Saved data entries

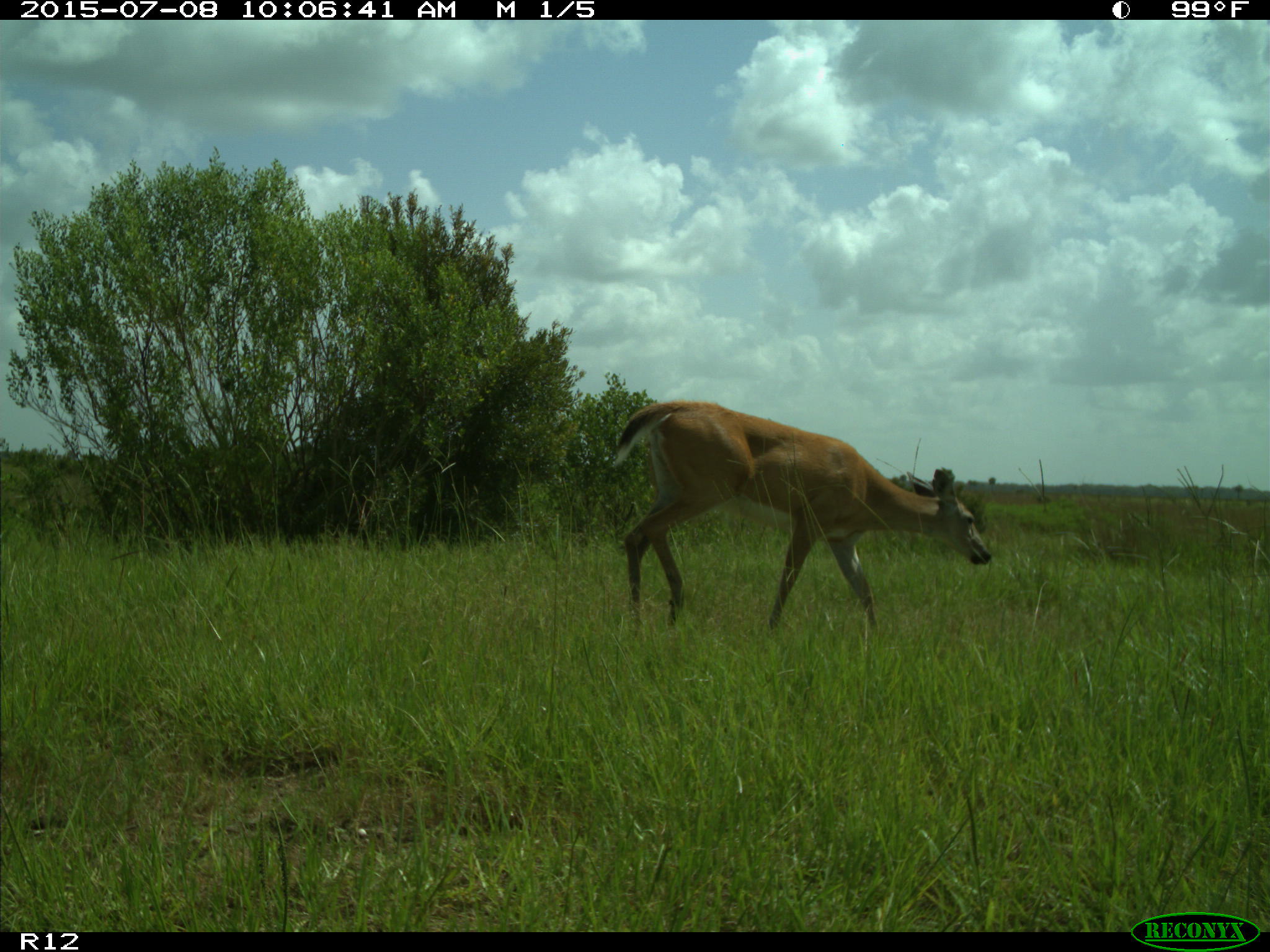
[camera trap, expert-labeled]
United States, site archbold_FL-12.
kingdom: Animalia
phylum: Chordata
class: Mammalia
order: Artiodactyla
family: Cervidae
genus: Odocoileus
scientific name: Odocoileus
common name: deer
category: unidentified deer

=== Exercise ===
Write out again, exactly as they appear above, the lines from the one containing "family: Cervidae" to the final line, and only those.

=== Output below ===
family: Cervidae
genus: Odocoileus
scientific name: Odocoileus
common name: deer
category: unidentified deer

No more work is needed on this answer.